The difference between a merchant builder and a conventional builder is that a conventional builder finances, builds, and owns a development. This means that the conventional builder receives all of the profit of a venture, but accepts all of the risk to build it.
For a development as large or as complicated as an apartment building, it may not be feasible for any one party to build without assistance. Apartment buildings require a substantial cash down payment to build them, which can range from 20- 30% of the total cost of the project. A developer may not have sufficient equity to invest or be unwilling to take so much risk at the beginning of the project. Alternatively, an investor may have sufficient money, but not the development expertise.
You’ve Got The Money, We’ve Got The Time…
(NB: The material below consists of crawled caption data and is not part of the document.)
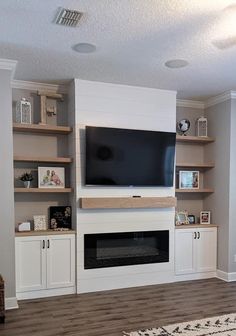 a living room with built in shelves and a flat screen tv mounted on the wall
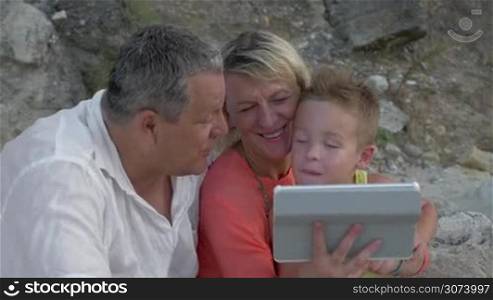 Little boy and his grandparents are watching something in tablet.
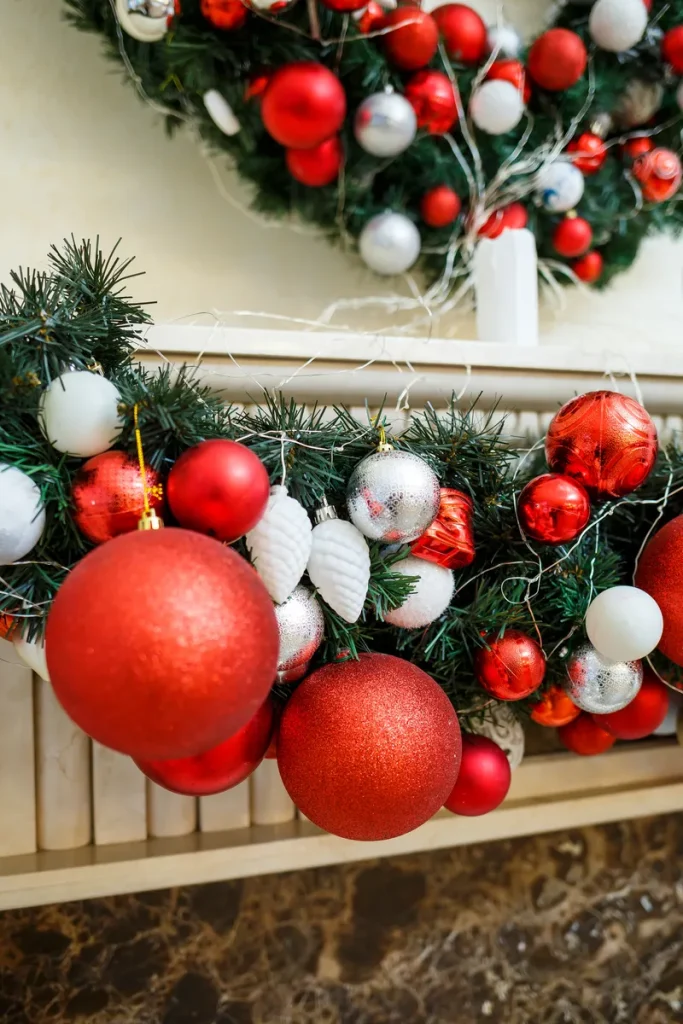 Some beautiful garlands decorated with red and silver ornaments.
An answer to this problem is for a developer to find a capital partner who wants to share in the development profit and is willing to share a portion of the risk. A developer who enters into such a partnership becomes a merchant builder. A capital investor puts up the money, essentially buying a building in advance (a forward sale). The developing partner then builds the building, and the two cooperate to sell it to an end-buyer (which may be the capital partner or a third party).
There are typically three parties in a merchant builder scenario:
- The developer. He or she finds and entitles the land, and builds the project.
- The capital partner. He or she usually gets involved when the land is under contract and the entitlement work is complete. When the project is fully designed and the building specification is complete.
- The end-buyer. Usually, a long-term apartment owner who wants to own Class-A luxury apartments, but doesn’t have or want the development skills or take the development risk associated. Sometimes the capital partner structures the deal so that he is also the end-buyer.
A Complicated Process
But while bringing in a partner helps to divide the risk, it does complicate the process. Here at SVN Rock Advisors, we have structured many forward sale apartment contracts. This is a complicated process. This means that we have:
- Assisted in the assembly or acquisition of the land the building sits on.
- Completed a feasibility study.
- Sat on the design team.
- Assembled the offering memorandum for the project to be built.
- Assisted with the lease-up.
- And, ultimately brokered the sale of the building.
The Value of Trust
For the merchant apartment building process to work, there has to be trust on both sides. The developer has to know that the capital partner will be there to fund most of the project, and the capital partner has to trust the developer to build the project on time, to specifications and leased-up at the pro forma rate.
How to Structure The Deal: One Example
There is no limit to the number of ways that you can structure a forward sale.
For example: consider a proposed $30 million apartment complex. The initial equity that must be provided before a financial company will loan the remainder is $7.5 million. Of this equity, 90% ($6.75 million) is provided by the capital partner, and 10% ($750,000) comes from the developer. This secures a construction loan of $22.5 million, with the mortgage covenant assigned to the developer.
Let us say that the building takes two years to build and is sold to an end-buyer for $34.5 million, generating a profit of $4.5 million. After paying off the construction loan and taking back the equity, the time comes to divide up the profit.
The first thing to do is to pay the return on the equity the capital partner and the developer have paid into the project. Assuming a preferred return of 10% on the initial equity invested (agreed to at the start of the project), the capital partner is entitled to $675,000 per year, or $1.35 million. The developer also gets a 10% return, translating to $150,000. Thus $1.5 million of the $4.5 million profit is paid out in preferred return. The remaining $3 million can be paid out in a 50/50 split, or $1.5 million each.
Thus, based on an initial investment of $6.75 million from the capital partner and $750,000 from the developer, both parties get that equity back, and the capital partner gains a profit of $2.85 million, and the developer gains a profit of $1.65 million.
Sharing The Risk And Reward
This is just one of many variations on how such profits can be paid.
For example, the capital partner may ask for a 20% Internal Rate of Return on their money (a guaranteed profit of $6 million for every year of construction), allowing the developer to keep the rest. The percentage split could be varied depending on the profit received. There are an infinite number of combinations.
Becoming a merchant builder allows a developer to build bigger projects with far less risk, while still retaining a good return on his or her investment. A capital partner gets a good return on his or her investment with limited risk.